Jecha's business was strong through October, but new orders began to dry up in November. The industry's book-to-bill ratio is calculated by averaging the number of orders booked over the past three months and dividing by the average sales billed during the same period. A ratio greater than 1 means new orders exceed current sales; less than 1 means business is going soft.
In March and April, the most recent figures available, the ratio was 0.70 and 0.63 respectively -- the lowest since 1985. A year ago in April, the ratio was 1.22.
As result of the winter slowdown, Precision laid off about 20 workers and now has about 110 employees.
But the phone is ringing again with new orders because his customers who were caught with too much inventory when the tech slowdown began have either sold the excess inventory or written off their investments as obsolete.
Technology marches ahead, whether the customers are buying or not, Jecha explains.
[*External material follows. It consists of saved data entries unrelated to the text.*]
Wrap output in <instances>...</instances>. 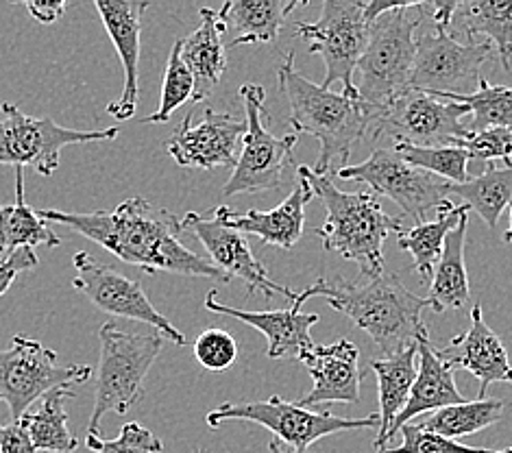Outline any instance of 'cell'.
I'll return each instance as SVG.
<instances>
[{
  "mask_svg": "<svg viewBox=\"0 0 512 453\" xmlns=\"http://www.w3.org/2000/svg\"><path fill=\"white\" fill-rule=\"evenodd\" d=\"M44 223L64 225L77 231L103 249L114 253L125 264L138 266L144 273H175L181 277L214 279L229 284V277L207 257L188 249L181 236V220L142 197H131L116 205L114 212H59L38 210Z\"/></svg>",
  "mask_w": 512,
  "mask_h": 453,
  "instance_id": "1",
  "label": "cell"
},
{
  "mask_svg": "<svg viewBox=\"0 0 512 453\" xmlns=\"http://www.w3.org/2000/svg\"><path fill=\"white\" fill-rule=\"evenodd\" d=\"M312 297H323L336 312L367 332L386 358L428 338L421 312L430 308V301L412 295L395 273H384L367 284H353L345 277L316 279L308 290L299 292L292 305L301 310Z\"/></svg>",
  "mask_w": 512,
  "mask_h": 453,
  "instance_id": "2",
  "label": "cell"
},
{
  "mask_svg": "<svg viewBox=\"0 0 512 453\" xmlns=\"http://www.w3.org/2000/svg\"><path fill=\"white\" fill-rule=\"evenodd\" d=\"M277 81L290 107L292 129L321 144L319 162L312 168L316 175H327L336 162H347L353 146L371 133L380 112L360 96L336 94L303 77L295 68V53H286Z\"/></svg>",
  "mask_w": 512,
  "mask_h": 453,
  "instance_id": "3",
  "label": "cell"
},
{
  "mask_svg": "<svg viewBox=\"0 0 512 453\" xmlns=\"http://www.w3.org/2000/svg\"><path fill=\"white\" fill-rule=\"evenodd\" d=\"M297 175L310 183L314 197L327 210L323 227L316 229L323 249L356 262L364 277L384 275V240L390 231L404 229L401 220L388 216L373 192H343L327 175H316L308 166H299Z\"/></svg>",
  "mask_w": 512,
  "mask_h": 453,
  "instance_id": "4",
  "label": "cell"
},
{
  "mask_svg": "<svg viewBox=\"0 0 512 453\" xmlns=\"http://www.w3.org/2000/svg\"><path fill=\"white\" fill-rule=\"evenodd\" d=\"M99 340L101 360L96 366L94 410L88 423V434L94 436H101L105 414H127L144 397V379L164 345V336L155 329L136 332L118 323H105Z\"/></svg>",
  "mask_w": 512,
  "mask_h": 453,
  "instance_id": "5",
  "label": "cell"
},
{
  "mask_svg": "<svg viewBox=\"0 0 512 453\" xmlns=\"http://www.w3.org/2000/svg\"><path fill=\"white\" fill-rule=\"evenodd\" d=\"M425 16V3H393L369 27L367 51L358 61V96L377 109L410 90L417 57V29Z\"/></svg>",
  "mask_w": 512,
  "mask_h": 453,
  "instance_id": "6",
  "label": "cell"
},
{
  "mask_svg": "<svg viewBox=\"0 0 512 453\" xmlns=\"http://www.w3.org/2000/svg\"><path fill=\"white\" fill-rule=\"evenodd\" d=\"M94 375L88 364H59L57 353L40 340L14 336L7 349H0V403L11 419L22 421L38 399L57 388L83 384Z\"/></svg>",
  "mask_w": 512,
  "mask_h": 453,
  "instance_id": "7",
  "label": "cell"
},
{
  "mask_svg": "<svg viewBox=\"0 0 512 453\" xmlns=\"http://www.w3.org/2000/svg\"><path fill=\"white\" fill-rule=\"evenodd\" d=\"M240 99L245 107L247 133L242 138L238 162L223 186V197L277 190L284 183V168L292 162V149L299 142L297 133L275 138L264 127V120L271 116L264 105L266 92L262 85L245 83L240 88Z\"/></svg>",
  "mask_w": 512,
  "mask_h": 453,
  "instance_id": "8",
  "label": "cell"
},
{
  "mask_svg": "<svg viewBox=\"0 0 512 453\" xmlns=\"http://www.w3.org/2000/svg\"><path fill=\"white\" fill-rule=\"evenodd\" d=\"M205 421L210 427H218L225 421H249L266 427L277 440L295 449H310L316 440L329 434L371 430L380 427V412H373L364 419H343L332 412H316L299 406L297 401L271 397L268 401H242L223 403L216 410L207 412Z\"/></svg>",
  "mask_w": 512,
  "mask_h": 453,
  "instance_id": "9",
  "label": "cell"
},
{
  "mask_svg": "<svg viewBox=\"0 0 512 453\" xmlns=\"http://www.w3.org/2000/svg\"><path fill=\"white\" fill-rule=\"evenodd\" d=\"M367 3L358 0H325L316 22H297V35L310 44V53L325 61L321 88L343 83L345 96H358L353 72L369 42Z\"/></svg>",
  "mask_w": 512,
  "mask_h": 453,
  "instance_id": "10",
  "label": "cell"
},
{
  "mask_svg": "<svg viewBox=\"0 0 512 453\" xmlns=\"http://www.w3.org/2000/svg\"><path fill=\"white\" fill-rule=\"evenodd\" d=\"M120 129L79 131L57 125L51 118H33L14 103H3L0 118V164L24 168L31 166L48 177L59 168L62 149L72 144L116 140Z\"/></svg>",
  "mask_w": 512,
  "mask_h": 453,
  "instance_id": "11",
  "label": "cell"
},
{
  "mask_svg": "<svg viewBox=\"0 0 512 453\" xmlns=\"http://www.w3.org/2000/svg\"><path fill=\"white\" fill-rule=\"evenodd\" d=\"M467 114H471L467 105L408 90L377 112L371 133L373 140L388 136L395 144L421 146V149L456 146L471 133L460 122Z\"/></svg>",
  "mask_w": 512,
  "mask_h": 453,
  "instance_id": "12",
  "label": "cell"
},
{
  "mask_svg": "<svg viewBox=\"0 0 512 453\" xmlns=\"http://www.w3.org/2000/svg\"><path fill=\"white\" fill-rule=\"evenodd\" d=\"M495 55L491 42L460 44L449 31H432L417 38V57L410 90L432 96H469L480 88V68Z\"/></svg>",
  "mask_w": 512,
  "mask_h": 453,
  "instance_id": "13",
  "label": "cell"
},
{
  "mask_svg": "<svg viewBox=\"0 0 512 453\" xmlns=\"http://www.w3.org/2000/svg\"><path fill=\"white\" fill-rule=\"evenodd\" d=\"M336 175L338 179L364 183L373 194H384L406 216L417 220V225H423L425 216L436 212L449 197L447 181L410 166L388 149H375L364 162L338 168Z\"/></svg>",
  "mask_w": 512,
  "mask_h": 453,
  "instance_id": "14",
  "label": "cell"
},
{
  "mask_svg": "<svg viewBox=\"0 0 512 453\" xmlns=\"http://www.w3.org/2000/svg\"><path fill=\"white\" fill-rule=\"evenodd\" d=\"M72 266L77 271L75 279H72V288L79 290L83 297H88L96 308L149 325L164 338L173 340L175 345H186V336L164 314L157 312L151 299L146 297L140 281L118 273L114 266L99 262L88 251H79L72 257Z\"/></svg>",
  "mask_w": 512,
  "mask_h": 453,
  "instance_id": "15",
  "label": "cell"
},
{
  "mask_svg": "<svg viewBox=\"0 0 512 453\" xmlns=\"http://www.w3.org/2000/svg\"><path fill=\"white\" fill-rule=\"evenodd\" d=\"M247 133V120L205 107L201 120H194V107L179 122L166 142V151L184 168H231L238 162V146Z\"/></svg>",
  "mask_w": 512,
  "mask_h": 453,
  "instance_id": "16",
  "label": "cell"
},
{
  "mask_svg": "<svg viewBox=\"0 0 512 453\" xmlns=\"http://www.w3.org/2000/svg\"><path fill=\"white\" fill-rule=\"evenodd\" d=\"M181 227H184V234H190L197 238L205 251L210 253V262L221 268V271L229 279H242L247 284V295H253L255 290H262L264 299L271 303L275 295H282L290 305L297 301V292H292L284 286L275 284V281L268 277L264 264L253 255L245 234L227 227L221 220L205 218L197 212H188L181 218Z\"/></svg>",
  "mask_w": 512,
  "mask_h": 453,
  "instance_id": "17",
  "label": "cell"
},
{
  "mask_svg": "<svg viewBox=\"0 0 512 453\" xmlns=\"http://www.w3.org/2000/svg\"><path fill=\"white\" fill-rule=\"evenodd\" d=\"M149 3H131V0H96V11L103 20V27L112 38L120 64L125 70L123 94L120 99L107 105V114L125 122L136 116L140 83H138V64H140V33L142 18Z\"/></svg>",
  "mask_w": 512,
  "mask_h": 453,
  "instance_id": "18",
  "label": "cell"
},
{
  "mask_svg": "<svg viewBox=\"0 0 512 453\" xmlns=\"http://www.w3.org/2000/svg\"><path fill=\"white\" fill-rule=\"evenodd\" d=\"M312 377V390L297 403L303 408H316L321 403H358L362 371L360 349L351 340H338L334 345H314L301 358Z\"/></svg>",
  "mask_w": 512,
  "mask_h": 453,
  "instance_id": "19",
  "label": "cell"
},
{
  "mask_svg": "<svg viewBox=\"0 0 512 453\" xmlns=\"http://www.w3.org/2000/svg\"><path fill=\"white\" fill-rule=\"evenodd\" d=\"M454 369L469 371L478 379V399H486L491 384H512V364L504 342L484 323L482 305H473L471 327L456 336L445 349H436Z\"/></svg>",
  "mask_w": 512,
  "mask_h": 453,
  "instance_id": "20",
  "label": "cell"
},
{
  "mask_svg": "<svg viewBox=\"0 0 512 453\" xmlns=\"http://www.w3.org/2000/svg\"><path fill=\"white\" fill-rule=\"evenodd\" d=\"M297 179V188L288 194L284 203H279L273 210L234 212L227 205H218L214 210V218L240 231V234L258 236L264 244H273V247L279 249H292L299 242L303 227H306V205L314 199L310 183L301 175H297Z\"/></svg>",
  "mask_w": 512,
  "mask_h": 453,
  "instance_id": "21",
  "label": "cell"
},
{
  "mask_svg": "<svg viewBox=\"0 0 512 453\" xmlns=\"http://www.w3.org/2000/svg\"><path fill=\"white\" fill-rule=\"evenodd\" d=\"M216 290L205 297V308L210 312L225 314L231 318H238L245 325L258 329L260 334L268 340V358L282 360V358H297L301 360L312 347L310 329L319 323V314H303L295 305L288 310H268V312H245L238 308H229L225 303L216 301Z\"/></svg>",
  "mask_w": 512,
  "mask_h": 453,
  "instance_id": "22",
  "label": "cell"
},
{
  "mask_svg": "<svg viewBox=\"0 0 512 453\" xmlns=\"http://www.w3.org/2000/svg\"><path fill=\"white\" fill-rule=\"evenodd\" d=\"M417 349H419L417 379H414V386L410 390V399L406 403L404 412L397 416L395 425L390 427L388 443L390 438H395V434L401 430V427L408 425L412 419H417L419 414L436 412V410L458 406V403L467 401L456 388V369L438 355V351L432 347L430 338H421L417 342Z\"/></svg>",
  "mask_w": 512,
  "mask_h": 453,
  "instance_id": "23",
  "label": "cell"
},
{
  "mask_svg": "<svg viewBox=\"0 0 512 453\" xmlns=\"http://www.w3.org/2000/svg\"><path fill=\"white\" fill-rule=\"evenodd\" d=\"M199 16V29L192 31L186 40H181V57H184V64L194 77L192 107L210 99L227 70L223 44L227 27L221 9L214 11L210 7H203Z\"/></svg>",
  "mask_w": 512,
  "mask_h": 453,
  "instance_id": "24",
  "label": "cell"
},
{
  "mask_svg": "<svg viewBox=\"0 0 512 453\" xmlns=\"http://www.w3.org/2000/svg\"><path fill=\"white\" fill-rule=\"evenodd\" d=\"M417 358V345H410L395 355L371 362V371L377 375V390H380V432L375 438L377 451L386 449L390 427L395 425L397 416L404 412L410 399V390L419 371Z\"/></svg>",
  "mask_w": 512,
  "mask_h": 453,
  "instance_id": "25",
  "label": "cell"
},
{
  "mask_svg": "<svg viewBox=\"0 0 512 453\" xmlns=\"http://www.w3.org/2000/svg\"><path fill=\"white\" fill-rule=\"evenodd\" d=\"M467 225L469 212L462 214L460 223L445 238L443 255L438 260L428 295L430 308L436 314H445L449 310H465L471 301V288L465 266Z\"/></svg>",
  "mask_w": 512,
  "mask_h": 453,
  "instance_id": "26",
  "label": "cell"
},
{
  "mask_svg": "<svg viewBox=\"0 0 512 453\" xmlns=\"http://www.w3.org/2000/svg\"><path fill=\"white\" fill-rule=\"evenodd\" d=\"M297 7L299 3L284 0H229L221 7L227 33L231 35L227 48L273 42Z\"/></svg>",
  "mask_w": 512,
  "mask_h": 453,
  "instance_id": "27",
  "label": "cell"
},
{
  "mask_svg": "<svg viewBox=\"0 0 512 453\" xmlns=\"http://www.w3.org/2000/svg\"><path fill=\"white\" fill-rule=\"evenodd\" d=\"M469 212L465 205H454L451 201H445L436 210V218L430 223H423L410 229L397 231V244L401 251L412 255L414 271L421 275L423 281L434 279V266L438 264L443 255V244L451 229H454L462 214Z\"/></svg>",
  "mask_w": 512,
  "mask_h": 453,
  "instance_id": "28",
  "label": "cell"
},
{
  "mask_svg": "<svg viewBox=\"0 0 512 453\" xmlns=\"http://www.w3.org/2000/svg\"><path fill=\"white\" fill-rule=\"evenodd\" d=\"M62 238L24 199V168H16V201L0 205V255L22 247H59Z\"/></svg>",
  "mask_w": 512,
  "mask_h": 453,
  "instance_id": "29",
  "label": "cell"
},
{
  "mask_svg": "<svg viewBox=\"0 0 512 453\" xmlns=\"http://www.w3.org/2000/svg\"><path fill=\"white\" fill-rule=\"evenodd\" d=\"M75 397L70 388H57L42 399V406L35 412L24 414V425L31 436V443L38 451L46 453H72L77 451L79 440L68 430L66 401Z\"/></svg>",
  "mask_w": 512,
  "mask_h": 453,
  "instance_id": "30",
  "label": "cell"
},
{
  "mask_svg": "<svg viewBox=\"0 0 512 453\" xmlns=\"http://www.w3.org/2000/svg\"><path fill=\"white\" fill-rule=\"evenodd\" d=\"M508 410L506 399H475L449 406L443 410L432 412L428 419H423L419 425L423 430L441 434L451 440H460L471 434H478L486 427L502 421L504 412Z\"/></svg>",
  "mask_w": 512,
  "mask_h": 453,
  "instance_id": "31",
  "label": "cell"
},
{
  "mask_svg": "<svg viewBox=\"0 0 512 453\" xmlns=\"http://www.w3.org/2000/svg\"><path fill=\"white\" fill-rule=\"evenodd\" d=\"M449 194H456L465 201L467 210L478 212L486 225L495 227L502 212L512 205V166L502 170L489 166L482 175L467 183H458V186L449 183Z\"/></svg>",
  "mask_w": 512,
  "mask_h": 453,
  "instance_id": "32",
  "label": "cell"
},
{
  "mask_svg": "<svg viewBox=\"0 0 512 453\" xmlns=\"http://www.w3.org/2000/svg\"><path fill=\"white\" fill-rule=\"evenodd\" d=\"M458 14H462V24H465L469 38H475L478 33L489 35L497 57L508 70L512 57V0H506V3L473 0V3L460 5Z\"/></svg>",
  "mask_w": 512,
  "mask_h": 453,
  "instance_id": "33",
  "label": "cell"
},
{
  "mask_svg": "<svg viewBox=\"0 0 512 453\" xmlns=\"http://www.w3.org/2000/svg\"><path fill=\"white\" fill-rule=\"evenodd\" d=\"M471 109V131L486 129H512V88L510 85H491L486 79L480 81L478 92L469 96H438Z\"/></svg>",
  "mask_w": 512,
  "mask_h": 453,
  "instance_id": "34",
  "label": "cell"
},
{
  "mask_svg": "<svg viewBox=\"0 0 512 453\" xmlns=\"http://www.w3.org/2000/svg\"><path fill=\"white\" fill-rule=\"evenodd\" d=\"M404 162L410 166L430 173L438 179H445L451 186L467 183L469 177V153L458 146H432V149H421V146L395 144L393 149Z\"/></svg>",
  "mask_w": 512,
  "mask_h": 453,
  "instance_id": "35",
  "label": "cell"
},
{
  "mask_svg": "<svg viewBox=\"0 0 512 453\" xmlns=\"http://www.w3.org/2000/svg\"><path fill=\"white\" fill-rule=\"evenodd\" d=\"M194 96V77L184 64V57H181V40L175 42L173 51L168 55V64L164 72V83H162V96L160 105H157L151 116H146L144 122L149 125H164L175 114V109L192 101Z\"/></svg>",
  "mask_w": 512,
  "mask_h": 453,
  "instance_id": "36",
  "label": "cell"
},
{
  "mask_svg": "<svg viewBox=\"0 0 512 453\" xmlns=\"http://www.w3.org/2000/svg\"><path fill=\"white\" fill-rule=\"evenodd\" d=\"M85 445L96 453H164V443L140 423H125L116 440L85 434Z\"/></svg>",
  "mask_w": 512,
  "mask_h": 453,
  "instance_id": "37",
  "label": "cell"
},
{
  "mask_svg": "<svg viewBox=\"0 0 512 453\" xmlns=\"http://www.w3.org/2000/svg\"><path fill=\"white\" fill-rule=\"evenodd\" d=\"M401 445L395 449H382L377 453H497L491 449L462 445L460 440H451L430 430H423L419 423H408L401 427Z\"/></svg>",
  "mask_w": 512,
  "mask_h": 453,
  "instance_id": "38",
  "label": "cell"
},
{
  "mask_svg": "<svg viewBox=\"0 0 512 453\" xmlns=\"http://www.w3.org/2000/svg\"><path fill=\"white\" fill-rule=\"evenodd\" d=\"M194 358L207 371H227L229 366H234L238 358V345L234 336L225 329H205V332L194 340Z\"/></svg>",
  "mask_w": 512,
  "mask_h": 453,
  "instance_id": "39",
  "label": "cell"
},
{
  "mask_svg": "<svg viewBox=\"0 0 512 453\" xmlns=\"http://www.w3.org/2000/svg\"><path fill=\"white\" fill-rule=\"evenodd\" d=\"M458 149H465L469 159L475 162H497L504 159L512 166V129H486L478 133H469L465 140H460Z\"/></svg>",
  "mask_w": 512,
  "mask_h": 453,
  "instance_id": "40",
  "label": "cell"
},
{
  "mask_svg": "<svg viewBox=\"0 0 512 453\" xmlns=\"http://www.w3.org/2000/svg\"><path fill=\"white\" fill-rule=\"evenodd\" d=\"M40 264L38 255H35L33 249L29 247H22L7 253L5 257H0V297L5 295V292L14 284L16 277L24 271H31Z\"/></svg>",
  "mask_w": 512,
  "mask_h": 453,
  "instance_id": "41",
  "label": "cell"
},
{
  "mask_svg": "<svg viewBox=\"0 0 512 453\" xmlns=\"http://www.w3.org/2000/svg\"><path fill=\"white\" fill-rule=\"evenodd\" d=\"M0 453H38L31 443L24 421L0 425Z\"/></svg>",
  "mask_w": 512,
  "mask_h": 453,
  "instance_id": "42",
  "label": "cell"
},
{
  "mask_svg": "<svg viewBox=\"0 0 512 453\" xmlns=\"http://www.w3.org/2000/svg\"><path fill=\"white\" fill-rule=\"evenodd\" d=\"M460 5L462 3H445V0H438V3H428V5H425V11H430V14H432L438 31H447L449 24L454 22Z\"/></svg>",
  "mask_w": 512,
  "mask_h": 453,
  "instance_id": "43",
  "label": "cell"
},
{
  "mask_svg": "<svg viewBox=\"0 0 512 453\" xmlns=\"http://www.w3.org/2000/svg\"><path fill=\"white\" fill-rule=\"evenodd\" d=\"M29 14L42 22V24H53L66 11V3H27Z\"/></svg>",
  "mask_w": 512,
  "mask_h": 453,
  "instance_id": "44",
  "label": "cell"
},
{
  "mask_svg": "<svg viewBox=\"0 0 512 453\" xmlns=\"http://www.w3.org/2000/svg\"><path fill=\"white\" fill-rule=\"evenodd\" d=\"M268 451H271V453H314V451H310V449L288 447V445L282 443V440H277V438H273L271 443H268Z\"/></svg>",
  "mask_w": 512,
  "mask_h": 453,
  "instance_id": "45",
  "label": "cell"
},
{
  "mask_svg": "<svg viewBox=\"0 0 512 453\" xmlns=\"http://www.w3.org/2000/svg\"><path fill=\"white\" fill-rule=\"evenodd\" d=\"M504 240H506L508 244H512V205H510V227H508V231L504 234Z\"/></svg>",
  "mask_w": 512,
  "mask_h": 453,
  "instance_id": "46",
  "label": "cell"
},
{
  "mask_svg": "<svg viewBox=\"0 0 512 453\" xmlns=\"http://www.w3.org/2000/svg\"><path fill=\"white\" fill-rule=\"evenodd\" d=\"M497 453H512V447H508V449H504V451H497Z\"/></svg>",
  "mask_w": 512,
  "mask_h": 453,
  "instance_id": "47",
  "label": "cell"
},
{
  "mask_svg": "<svg viewBox=\"0 0 512 453\" xmlns=\"http://www.w3.org/2000/svg\"><path fill=\"white\" fill-rule=\"evenodd\" d=\"M197 453H207V451H203V449H201V451H197Z\"/></svg>",
  "mask_w": 512,
  "mask_h": 453,
  "instance_id": "48",
  "label": "cell"
}]
</instances>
So circuit board designs tend to have a shelf life of only about two years (sometimes less) before advances require a new design -- and, consequently, a new circuit board.
"The economy got too hot, major companies out there overbought inventory," Jecha said. "But electronics and technology are not going away.
"Our orders are going up and that's why I'm optimistic about the economy going up. ... Typically the economy follows three to six months after."
If Jecha is correct, expect a merry Christmas.